The next year they released a variant with 5 TOPS, an 8x speed improvement. Then 6, 11, 16, 17, and then 35 TOPS (though that last jump is likely just switching the measure from FP16 to INT8). In all cases the ANE is limited to specific types of models with specific architectures and limitations. It was never intended to power NN training tasks, massive models, and so on.

And the system heavily uses the ANE now. Every bit of text and subject-matter is extracted from images, both in your freshly-taken photos and even just browsing the web, courtesy of the ANE (maybe people don’t even realize this. Yes, you can search your photo library for a random snippet of text, even heavily distorted text. And you can highlight and copy text off of images on random websites in Safari on Apple Silicon, at virtually zero power cost. ANE). After you’ve triggered Siri with hey siri, voice processing and TTS is handled by the ANE. Some of the rather useless genAI stuff is powered by the ANE. Computational photography, and even just things like subject detection for choosing what to focus on, is powered by the ANE hardware.

All of this happens with a negligible impact on battery life and without impact or impeding the CPU or GPU cores in performing other tasks.

It’s pretty clear that Apple fully intended the ANE as hardware for the OS to use, and third party apps just weren’t a concern, nor did they make it a part of their messaging. In 2018 they did enable CoreML to leverage the ANE for some very limited cases, and even then the OS throttles the capacity you can use to ensure that the OS has plenty of capacity when it demands it.

So why doesn’t MLX use ANE at all? I mean, the authors very specifically stated why. The only public way of using the ANE subsystem is by creating and running models through CoreML, which is entirely orthogonal to the purpose and mandate of MLX. Obviously Apple Research could just reach into the innards and use it if they wanted, but MLX is an open-source project so that simply isn’t viable.

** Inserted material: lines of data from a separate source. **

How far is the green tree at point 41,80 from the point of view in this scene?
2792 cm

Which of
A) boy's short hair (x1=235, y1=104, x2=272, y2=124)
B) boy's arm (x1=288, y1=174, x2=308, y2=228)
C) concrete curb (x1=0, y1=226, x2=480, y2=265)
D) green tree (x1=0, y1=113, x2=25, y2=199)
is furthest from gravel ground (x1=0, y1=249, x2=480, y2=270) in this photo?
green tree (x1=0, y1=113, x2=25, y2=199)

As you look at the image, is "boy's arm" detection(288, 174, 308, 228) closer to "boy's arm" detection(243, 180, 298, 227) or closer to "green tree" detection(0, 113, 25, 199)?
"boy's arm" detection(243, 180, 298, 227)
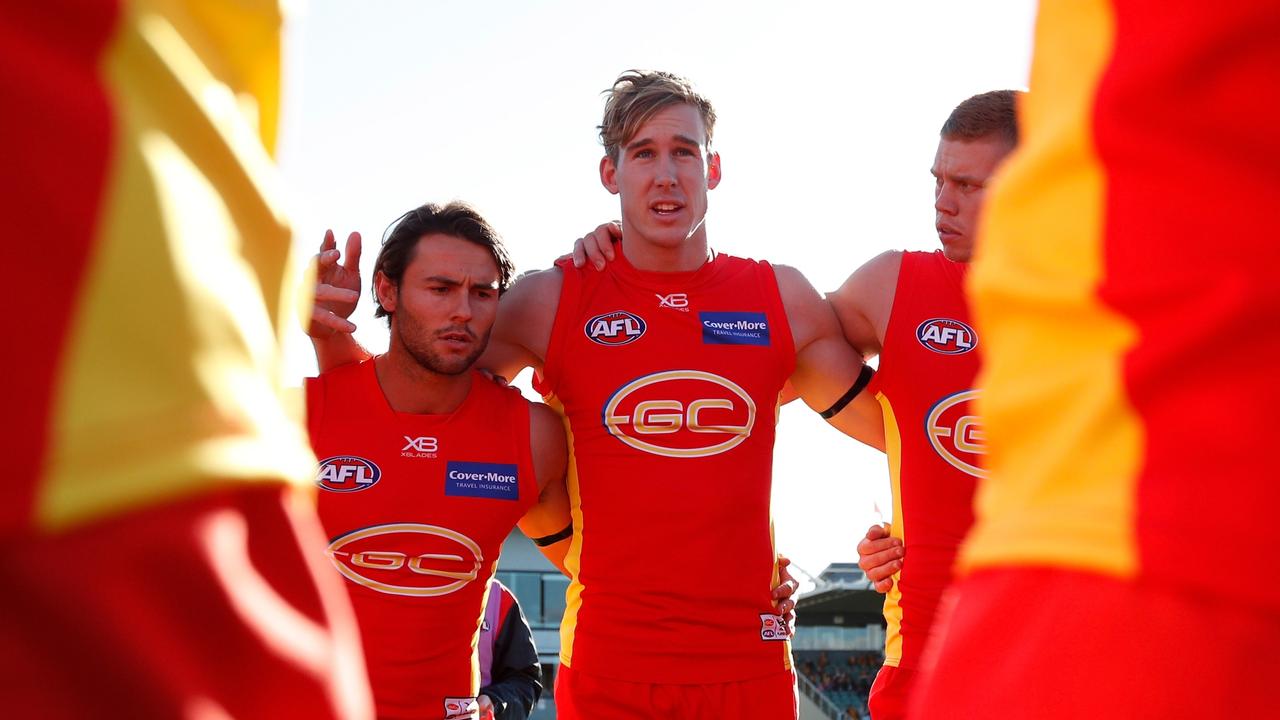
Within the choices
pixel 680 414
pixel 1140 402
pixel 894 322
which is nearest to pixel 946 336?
pixel 894 322

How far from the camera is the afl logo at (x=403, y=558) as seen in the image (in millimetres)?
4645

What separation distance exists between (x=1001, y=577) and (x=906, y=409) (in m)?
3.88

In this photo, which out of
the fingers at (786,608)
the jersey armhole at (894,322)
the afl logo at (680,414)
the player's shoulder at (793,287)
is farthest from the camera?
the player's shoulder at (793,287)

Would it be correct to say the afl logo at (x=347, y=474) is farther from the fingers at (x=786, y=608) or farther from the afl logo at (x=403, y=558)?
the fingers at (x=786, y=608)

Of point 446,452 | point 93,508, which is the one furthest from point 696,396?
point 93,508

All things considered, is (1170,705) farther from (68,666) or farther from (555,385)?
(555,385)

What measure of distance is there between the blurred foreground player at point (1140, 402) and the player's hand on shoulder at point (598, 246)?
168 inches

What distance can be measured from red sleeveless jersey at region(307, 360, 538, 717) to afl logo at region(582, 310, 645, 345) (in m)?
0.49

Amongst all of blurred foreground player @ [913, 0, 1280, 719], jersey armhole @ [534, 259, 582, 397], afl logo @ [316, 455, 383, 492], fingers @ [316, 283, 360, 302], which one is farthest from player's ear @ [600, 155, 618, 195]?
blurred foreground player @ [913, 0, 1280, 719]

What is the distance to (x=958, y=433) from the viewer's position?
4.62m

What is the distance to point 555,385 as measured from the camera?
16.4 ft

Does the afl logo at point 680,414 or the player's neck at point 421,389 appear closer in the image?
the afl logo at point 680,414

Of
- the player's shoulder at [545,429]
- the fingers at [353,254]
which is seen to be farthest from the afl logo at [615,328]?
the fingers at [353,254]

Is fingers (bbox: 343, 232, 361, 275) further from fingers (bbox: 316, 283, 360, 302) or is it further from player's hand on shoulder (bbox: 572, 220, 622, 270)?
player's hand on shoulder (bbox: 572, 220, 622, 270)
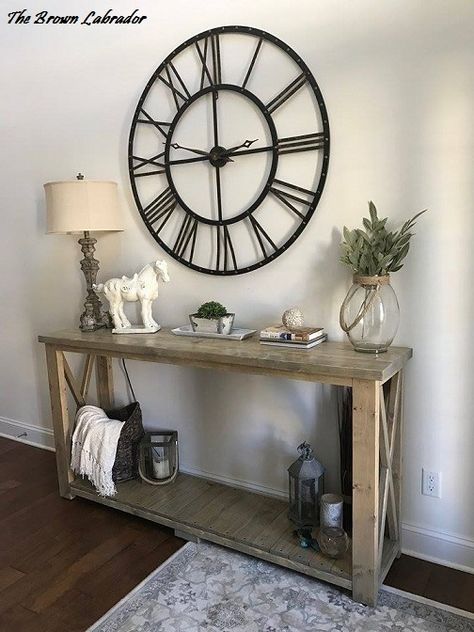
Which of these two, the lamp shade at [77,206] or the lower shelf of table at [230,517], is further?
the lamp shade at [77,206]

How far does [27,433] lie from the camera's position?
3.27 m

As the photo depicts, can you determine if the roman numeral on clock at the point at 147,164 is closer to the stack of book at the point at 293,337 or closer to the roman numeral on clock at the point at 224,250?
the roman numeral on clock at the point at 224,250

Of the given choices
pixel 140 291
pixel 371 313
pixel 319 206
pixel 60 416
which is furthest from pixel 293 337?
pixel 60 416

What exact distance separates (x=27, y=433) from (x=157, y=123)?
2.04 metres

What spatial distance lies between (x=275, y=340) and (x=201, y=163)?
0.85 m

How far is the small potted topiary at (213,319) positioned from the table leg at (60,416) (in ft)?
2.40

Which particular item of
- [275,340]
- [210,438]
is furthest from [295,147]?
[210,438]

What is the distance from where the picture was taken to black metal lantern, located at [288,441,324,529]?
205 centimetres

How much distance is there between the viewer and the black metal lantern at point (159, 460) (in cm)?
244

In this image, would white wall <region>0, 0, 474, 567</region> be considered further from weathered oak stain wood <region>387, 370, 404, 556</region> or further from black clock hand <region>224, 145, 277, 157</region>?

Apple added some tensor cores to the GPU in their most recent chips (M5 and A19 Pro), calling them “neural accelerators”. These are fantastic for training and complex models (including BF16), at the cost of magnitudes more power usage. It also gives Apple a path to start massively scaling up their general-purpose AI bona fides, adding more and more NA cores per GPU core, and GPU cores per device — copy/paste scaling — especially on the desktop path where they can achieve enormous levels of performance where power isn’t as much of a concern and active cooling is available.

In no universe is Apple going to move existing OS NNs to these new tensor cores. Their purposes and driving philosophies are very different, and they serve different roles and purposes.

Nor is Apple abandoning CoreML. Apple Research put out MLX to rightfully try to get some of the attention of the Pytorch et al. community, and it has been wildly successful, but in no way does it supplant or replace CoreML, though again that incredibly weird claim constantly recurs from the peanut gallery. If you have a consumer app for Apple devices and you run NNs for inference to enable features, odds are overwhelming that your best bet is CoreML (which will use the GPU, GPU NA, ANE, and CPU as appropriate and available).

People like to all-or-nothing stuff like this, thinking it’s all losers and winners and everything is binary. It’s reminiscent of Google unveiling Fuchsia, where every tech board like HN was full of prognosticators declaring that the day of Linux, ChromeOS, Android, and so on was over.

Years later and Fuchsia powers a Nest device, and is largely a dead project. So…maybe not?